Ana Maria Dias, 53 anos, angolana, aprendeu a cantar fado com a mãe, em Luanda. Perdeu-lhe depois o rasto e foi criada por um casal de portugueses, que, após o 25 de Abril, a trouxe para Portugal.
Aqui, Ana Maria entregou-se ao fado, a cantiga da saudade por excelência. Da saudade que ela sente de África. Conhecendo bem esta espécie de ânsia, que só encontra expressão na língua portuguesa, a única fadista africana residente em Portugal assume naturalmente o registo melancólico do fado.
Quando lhe perguntam como pode chorar a cantar, tendo nascido numa terra mais conhecida pelos ritmos frenéticos, Ana Maria limita-se a ajeitar as pontas do xaile junto ao peito e a rir-se semicerrando os olhos.
Mas, a quem precisa de mais explicações, repete ter sido criada por dois portugueses – ele de Viseu, ela da Pampilhosa –, também amantes do fado, que lhe estimularam a preferência e o talento.
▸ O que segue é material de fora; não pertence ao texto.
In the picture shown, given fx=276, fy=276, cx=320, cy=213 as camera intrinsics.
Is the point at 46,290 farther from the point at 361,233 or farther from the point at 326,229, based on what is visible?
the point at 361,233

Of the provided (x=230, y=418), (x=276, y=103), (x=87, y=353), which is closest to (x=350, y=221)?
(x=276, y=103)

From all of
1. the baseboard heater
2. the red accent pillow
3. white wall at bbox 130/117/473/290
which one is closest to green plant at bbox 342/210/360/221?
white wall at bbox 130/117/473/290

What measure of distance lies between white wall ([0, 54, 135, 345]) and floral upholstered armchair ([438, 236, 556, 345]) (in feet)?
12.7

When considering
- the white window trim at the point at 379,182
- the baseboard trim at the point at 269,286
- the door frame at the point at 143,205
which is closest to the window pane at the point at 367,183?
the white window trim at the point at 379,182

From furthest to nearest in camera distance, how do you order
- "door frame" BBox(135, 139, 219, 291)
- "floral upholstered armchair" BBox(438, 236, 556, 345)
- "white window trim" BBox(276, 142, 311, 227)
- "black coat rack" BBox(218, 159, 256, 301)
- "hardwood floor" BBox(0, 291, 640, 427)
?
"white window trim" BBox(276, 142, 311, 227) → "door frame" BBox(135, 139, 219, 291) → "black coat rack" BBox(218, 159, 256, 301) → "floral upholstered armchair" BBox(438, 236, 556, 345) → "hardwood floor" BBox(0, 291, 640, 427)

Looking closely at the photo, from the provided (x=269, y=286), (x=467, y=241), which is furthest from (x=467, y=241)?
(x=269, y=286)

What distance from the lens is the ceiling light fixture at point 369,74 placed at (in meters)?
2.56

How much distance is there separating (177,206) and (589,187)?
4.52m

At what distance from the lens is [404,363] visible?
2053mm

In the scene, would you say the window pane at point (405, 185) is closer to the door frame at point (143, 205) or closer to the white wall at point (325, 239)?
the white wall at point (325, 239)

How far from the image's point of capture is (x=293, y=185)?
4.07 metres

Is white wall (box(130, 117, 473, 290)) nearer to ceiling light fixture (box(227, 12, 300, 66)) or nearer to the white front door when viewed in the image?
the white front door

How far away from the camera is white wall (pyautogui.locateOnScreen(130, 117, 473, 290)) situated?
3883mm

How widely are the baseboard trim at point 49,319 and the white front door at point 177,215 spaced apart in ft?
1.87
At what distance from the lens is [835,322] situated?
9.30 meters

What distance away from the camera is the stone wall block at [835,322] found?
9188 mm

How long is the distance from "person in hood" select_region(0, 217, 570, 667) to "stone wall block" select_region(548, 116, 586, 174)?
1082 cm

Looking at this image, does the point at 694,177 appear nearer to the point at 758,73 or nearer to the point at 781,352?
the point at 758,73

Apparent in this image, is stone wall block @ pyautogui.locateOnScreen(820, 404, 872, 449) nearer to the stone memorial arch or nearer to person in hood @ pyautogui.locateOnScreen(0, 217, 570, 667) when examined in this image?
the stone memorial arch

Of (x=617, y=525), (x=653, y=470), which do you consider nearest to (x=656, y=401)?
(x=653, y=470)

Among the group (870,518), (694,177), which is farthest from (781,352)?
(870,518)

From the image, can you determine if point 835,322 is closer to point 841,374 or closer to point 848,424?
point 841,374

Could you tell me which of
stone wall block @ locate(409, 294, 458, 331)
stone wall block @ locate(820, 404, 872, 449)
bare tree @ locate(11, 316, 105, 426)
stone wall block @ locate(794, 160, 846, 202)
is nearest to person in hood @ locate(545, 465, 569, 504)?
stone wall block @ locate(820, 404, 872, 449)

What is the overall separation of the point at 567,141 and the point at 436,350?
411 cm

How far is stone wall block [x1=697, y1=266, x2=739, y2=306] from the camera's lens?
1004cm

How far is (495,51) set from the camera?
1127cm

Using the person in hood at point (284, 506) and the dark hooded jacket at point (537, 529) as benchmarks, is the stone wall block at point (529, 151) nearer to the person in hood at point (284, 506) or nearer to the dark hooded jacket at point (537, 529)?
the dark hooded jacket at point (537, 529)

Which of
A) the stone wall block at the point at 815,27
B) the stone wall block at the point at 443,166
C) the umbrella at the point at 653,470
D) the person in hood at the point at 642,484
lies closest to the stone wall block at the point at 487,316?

Tinha dez anos quando se apresentou no concurso – então muito popular – chamado ‘Chá das Seis’, no Cinema Restauração, em Luanda. Cantou ‘Povo que Lavas no Rio’. É ainda o fado de que gosta mais, e Amália Rodrigues, que o imortalizou, a sua fadista de eleição. “Comecei a ouvi-la muito cedo. A minha mãe gostava muito da Amália.”
ATÉ QUE A VOZ LHE DOA
Em Portugal há 30 anos, Ana Maria sente-se já “mais portuguesa do que angolana”. Quando chegou, foi viver para Santarém. “Adaptei--me muito bem. O que me custou mais foi o frio. Ainda sinto o frio, principalmente nesta altura.”
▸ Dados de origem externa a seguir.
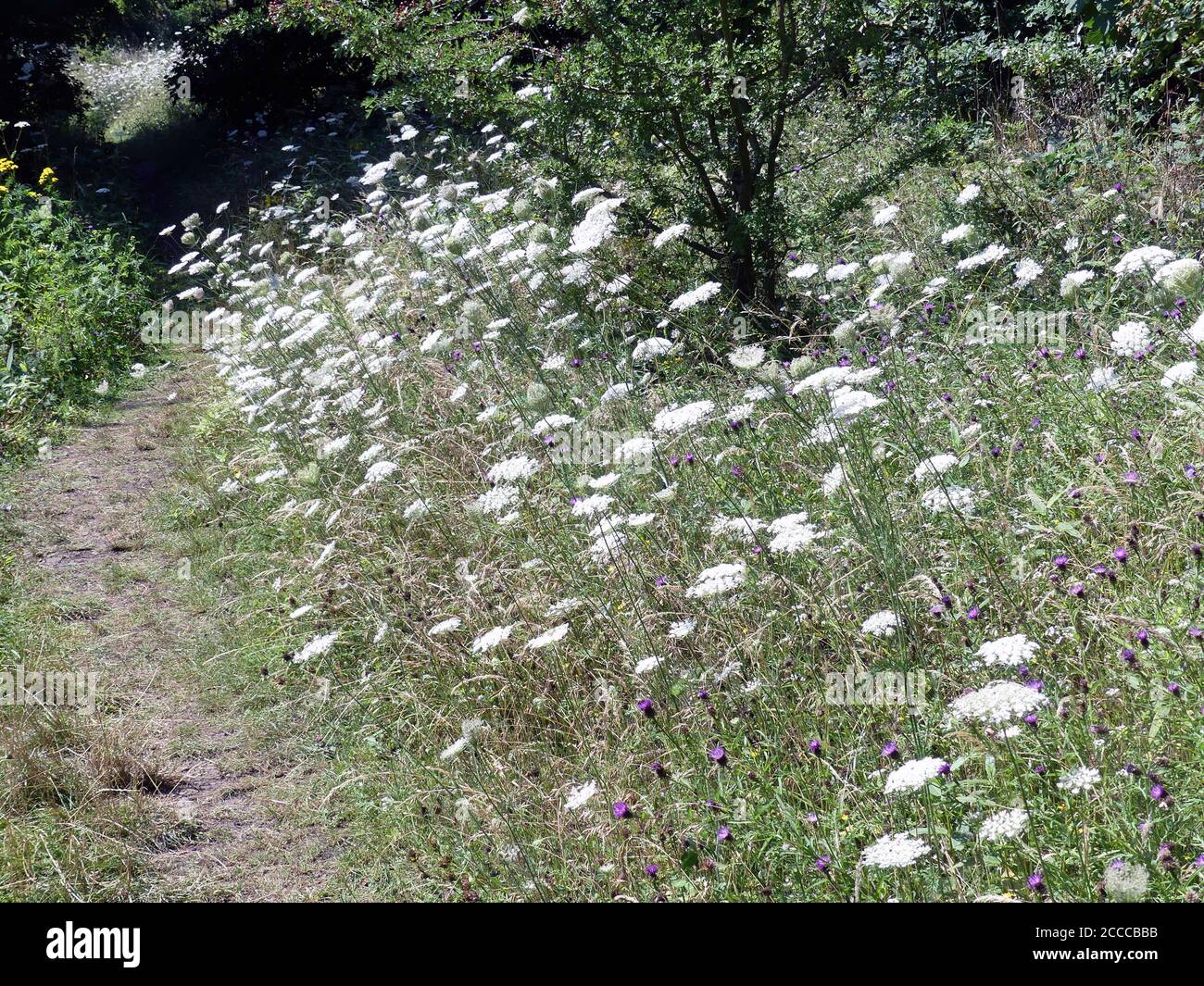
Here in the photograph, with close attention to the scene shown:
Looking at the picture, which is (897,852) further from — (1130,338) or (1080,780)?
(1130,338)

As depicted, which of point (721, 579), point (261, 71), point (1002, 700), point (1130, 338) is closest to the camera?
point (1002, 700)

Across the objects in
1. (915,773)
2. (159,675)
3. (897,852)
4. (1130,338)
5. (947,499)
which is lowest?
(159,675)

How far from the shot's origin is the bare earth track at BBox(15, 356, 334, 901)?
11.4ft

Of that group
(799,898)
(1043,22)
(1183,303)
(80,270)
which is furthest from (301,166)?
(799,898)

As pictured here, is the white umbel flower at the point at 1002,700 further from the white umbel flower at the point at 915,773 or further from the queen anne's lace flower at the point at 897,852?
the queen anne's lace flower at the point at 897,852

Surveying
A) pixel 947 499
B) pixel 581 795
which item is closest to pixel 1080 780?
pixel 947 499

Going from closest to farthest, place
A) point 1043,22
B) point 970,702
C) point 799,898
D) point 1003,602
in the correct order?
1. point 970,702
2. point 799,898
3. point 1003,602
4. point 1043,22

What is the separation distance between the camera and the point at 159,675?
15.2 ft

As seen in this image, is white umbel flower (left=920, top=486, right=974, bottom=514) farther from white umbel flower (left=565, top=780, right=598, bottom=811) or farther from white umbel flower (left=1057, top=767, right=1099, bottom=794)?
white umbel flower (left=565, top=780, right=598, bottom=811)

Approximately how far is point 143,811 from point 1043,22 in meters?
9.06

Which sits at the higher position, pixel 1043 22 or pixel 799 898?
pixel 1043 22

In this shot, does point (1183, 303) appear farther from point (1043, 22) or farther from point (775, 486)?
point (1043, 22)

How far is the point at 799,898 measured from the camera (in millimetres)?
2488

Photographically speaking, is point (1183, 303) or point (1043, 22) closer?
point (1183, 303)
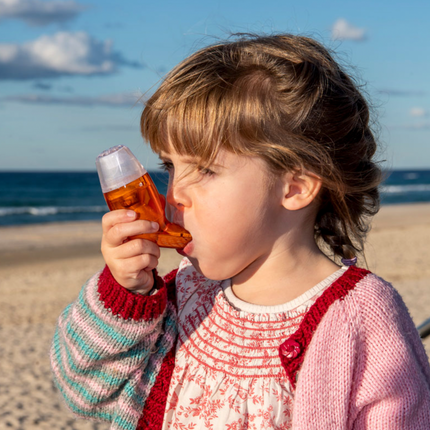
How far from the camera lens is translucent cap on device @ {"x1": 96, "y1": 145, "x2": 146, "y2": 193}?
64.4 inches

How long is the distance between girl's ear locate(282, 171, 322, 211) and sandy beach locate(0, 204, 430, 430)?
2.20 feet

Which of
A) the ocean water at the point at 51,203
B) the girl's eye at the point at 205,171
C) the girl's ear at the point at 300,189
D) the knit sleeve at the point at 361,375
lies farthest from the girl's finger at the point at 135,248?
the ocean water at the point at 51,203

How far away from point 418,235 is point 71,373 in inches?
690

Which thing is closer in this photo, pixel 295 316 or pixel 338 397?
pixel 338 397

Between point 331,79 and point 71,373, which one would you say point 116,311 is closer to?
point 71,373

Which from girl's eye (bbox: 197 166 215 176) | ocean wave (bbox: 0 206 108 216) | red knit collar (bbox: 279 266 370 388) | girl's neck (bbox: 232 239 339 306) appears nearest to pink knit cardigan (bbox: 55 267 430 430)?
red knit collar (bbox: 279 266 370 388)

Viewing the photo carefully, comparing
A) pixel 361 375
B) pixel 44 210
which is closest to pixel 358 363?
pixel 361 375

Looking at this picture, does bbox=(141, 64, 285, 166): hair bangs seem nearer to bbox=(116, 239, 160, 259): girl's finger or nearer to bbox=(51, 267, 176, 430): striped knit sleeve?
bbox=(116, 239, 160, 259): girl's finger

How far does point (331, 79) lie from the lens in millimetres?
1919

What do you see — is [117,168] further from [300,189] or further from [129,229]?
[300,189]

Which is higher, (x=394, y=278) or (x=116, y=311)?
(x=116, y=311)

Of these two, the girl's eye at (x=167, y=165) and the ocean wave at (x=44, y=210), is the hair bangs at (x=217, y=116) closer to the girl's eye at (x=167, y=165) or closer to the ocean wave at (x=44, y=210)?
the girl's eye at (x=167, y=165)

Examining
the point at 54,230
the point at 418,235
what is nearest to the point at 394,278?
the point at 418,235

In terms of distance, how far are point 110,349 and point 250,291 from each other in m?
0.54
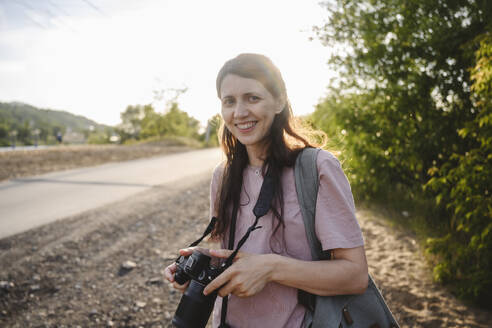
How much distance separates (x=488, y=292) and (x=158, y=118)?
31.0 m

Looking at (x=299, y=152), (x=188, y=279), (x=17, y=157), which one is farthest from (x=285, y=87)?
(x=17, y=157)

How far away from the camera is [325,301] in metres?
1.13

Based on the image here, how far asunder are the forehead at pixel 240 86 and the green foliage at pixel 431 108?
53.0 inches

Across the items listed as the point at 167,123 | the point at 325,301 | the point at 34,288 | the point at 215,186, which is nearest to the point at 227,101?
the point at 215,186

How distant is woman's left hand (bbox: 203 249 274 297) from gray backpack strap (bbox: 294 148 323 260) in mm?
186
Tendo rumado a Lisboa, a fadista toma agora, todos os dias, o caminho da Taverna d’el Rey, em Alfama, onde se faz acompanhar pela guitarra e pela viola. Já gravou dois discos, com originais e temas conhecidos de Amália, Cesária Évora e Vitorino. Em 1979 esteve quase a apresentar-se, pela mão de Paco Bandeira, no Festival da Canção. “Mas tive um problema de voz.”
Ana Maria tem um filho de 21 anos, que também canta, preferindo, todavia, a música moderna portuguesa. O futuro? “Cantarei até que a voz me doa”, garante a fadista, cuja vida, tal como as de outras pessoas que vieram de fora, é contada em ‘Gente como Nós, Vidas de Imigrantes em Portugal’, que o CM distribui amanhã, Dia Internacional das Migrações.
REENCONTRO COM A MÃE 34 ANOS DEPOIS
Foi só em 2003, na comitiva do então primeiro-ministro Durão Barroso, que Ana Maria Dias regressou a Angola, pela primeira vez após a partida. Além da emoção do regresso, esperava-a uma maior ainda: o reencontro com a mãe, de quem perdera o rasto havia 34 anos. “Não tenho palavras para contar o que senti”, admite a fadista. Mãe e filha, ambas amantes do fado, reconheceram-se e abraçaram-se. “Pensei que tinha perdido toda a minha família e, afinal, estavam lá todos, à minha espera”, lembra Ana Maria. Entristece ao afirmar que, passado um ano, a mãe morreu, como se tivesse sido incapaz de aguentar a emoção de rever a filha, que deixara com 16 anos e reencontrou aos 50. “Foi ela que me ensinou a gostar do fado”, agradece. A fadista dá cada vez mais valor à família e manifesta-se empenhada em descobrir o paradeiro de uma irmã, a única a residir em Portugal, supõe-se que na Costa de Caparica. “Chama-se Maria Imaculada Pascoal. Gostava muito de encontrar-me com ela.” Se a irmã ou alguém que a conheça estiver a ler estas linhas, Ana Maria pode ser contactada através do número de telemóvel 91 218 57 72.